Si fuera una simple frase uno pudiera sonreír, creer que se trata de un absurdo o hasta pensar que es un eslogan lanzado en medio de una circunstancia de apremio.
Pero no. Resulta una oración demasiado seria, soltada en distintos escenarios, a veces con aires de altivez. «No es el momento oportuno», dicen ellos y, de modo ex profeso o casual, convierten cinco palabras en un intento por frenar el pensamiento o, peor aún, la acción.
Al final pasa a ser una peligrosa postura que se aleja de la transparencia, se emparenta con la coerción y choca con el célebre cambio de mentalidad del que tanto hemos hablado.
A los periodistas, específicamente, nos han disparado decenas de veces esa prescripción, sobre todo cuando hemos abordado temas polémicos o cuando señalamos lunares que, en la lógica obtusa de ciertas personas, «dañan la imagen».
Digo más: hemos sufrido, incluso, del «momento oportuno» como pretexto para escondernos realidades que punzan y afectan, para ocultarnos información o escamotearnos datos antes del trabajo periodístico.
Por supuesto que unos pocos asuntos merecen esperar «el instante» para su tratamiento público y que algunos problemas deben manejarse sin premura, después de un examen riguroso. Ya lo señaló con claridad nuestro Apóstol de la independencia, José Martí Pérez, un día antes de caer gloriosamente en combate: «...porque hay cosas que para lograrlas han de andar ocultas, y de proclamarse en lo que son, levantarían dificultades demasiado recias para alcanzar sobre ellas el fin».
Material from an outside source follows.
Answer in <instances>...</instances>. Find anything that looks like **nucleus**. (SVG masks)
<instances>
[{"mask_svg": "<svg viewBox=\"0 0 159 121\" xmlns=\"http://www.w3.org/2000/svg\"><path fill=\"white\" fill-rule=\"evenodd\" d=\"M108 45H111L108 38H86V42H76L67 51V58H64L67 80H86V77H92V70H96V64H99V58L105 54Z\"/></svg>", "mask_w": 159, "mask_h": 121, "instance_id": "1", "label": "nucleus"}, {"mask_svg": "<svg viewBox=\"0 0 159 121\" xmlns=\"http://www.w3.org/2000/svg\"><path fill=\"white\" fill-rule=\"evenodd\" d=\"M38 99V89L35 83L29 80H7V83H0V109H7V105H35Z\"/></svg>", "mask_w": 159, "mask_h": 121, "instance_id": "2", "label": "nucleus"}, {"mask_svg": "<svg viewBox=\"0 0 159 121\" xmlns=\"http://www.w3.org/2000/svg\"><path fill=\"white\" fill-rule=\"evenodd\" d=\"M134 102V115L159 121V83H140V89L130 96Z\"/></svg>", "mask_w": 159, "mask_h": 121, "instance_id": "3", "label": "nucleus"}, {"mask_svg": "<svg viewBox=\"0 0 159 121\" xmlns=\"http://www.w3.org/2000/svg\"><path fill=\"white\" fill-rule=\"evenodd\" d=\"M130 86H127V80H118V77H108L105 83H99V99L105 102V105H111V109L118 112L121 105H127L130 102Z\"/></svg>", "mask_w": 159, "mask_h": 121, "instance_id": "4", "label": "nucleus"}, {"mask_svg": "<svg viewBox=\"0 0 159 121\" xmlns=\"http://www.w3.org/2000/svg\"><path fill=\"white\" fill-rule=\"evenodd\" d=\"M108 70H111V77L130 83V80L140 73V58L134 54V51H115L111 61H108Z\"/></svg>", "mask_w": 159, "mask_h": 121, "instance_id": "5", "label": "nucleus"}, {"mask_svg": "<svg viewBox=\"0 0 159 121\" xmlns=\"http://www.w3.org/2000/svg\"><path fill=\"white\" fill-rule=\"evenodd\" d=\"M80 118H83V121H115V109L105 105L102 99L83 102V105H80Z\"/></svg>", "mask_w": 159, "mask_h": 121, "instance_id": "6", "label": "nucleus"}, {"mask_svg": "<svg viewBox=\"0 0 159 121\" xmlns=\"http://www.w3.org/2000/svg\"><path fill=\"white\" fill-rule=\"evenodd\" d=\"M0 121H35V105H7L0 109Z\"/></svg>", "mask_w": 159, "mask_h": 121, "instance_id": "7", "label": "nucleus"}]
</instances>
Pero ese razonamiento martiano debería aplicarse a lo verdaderamente excepcional y no a todos los contextos, como pretenden inducir esos personajes que ven fantasmas, perjuicios y enemigos por doquier.
Por cierto, un buen día tendremos que escribirle un reportaje crítico (o varios) al famoso «enemigo», porque mencionándolo a diestra y a siniestra hemos callado verdades como templos o nos ha atravesado por la mitad la espada del momento inoportuno.
Nunca olvidaré que con esa justificación del adversario determinados funcionarios han pretendido silenciar problemas de sectores sagrados como Educación y Salud Pública, como si no fuesen imperfectos y perfectibles, o como si tapando manchas le hiciéramos algún favor a la sociedad.
Claro, el síndrome de la «oportunidad» se ha irradiado a otras esferas del diarismo. Habita en la conducta de aquellos que se acostumbraron a las apariencias por encima de las realidades, a la alabanza diaria y a la loa sin medida. Pervive en el comportamiento del que se refugia en el abrigo de la oportunidad para terminar siendo un caluroso oportunista.
¿Cuántas veces, antes de una reunión o de una visita, se escuchó la advertencia de que no era el instante oportuno para plantear viejos problemas? ¿En cuántas ocasiones se esgrimió el «contexto peligroso» para no criticar algo que andaba francamente mal?
En cualquier caso, nada será peor que hacer silencio, en espera del momento, y que este, como ha pasado tantas veces, nunca llegue.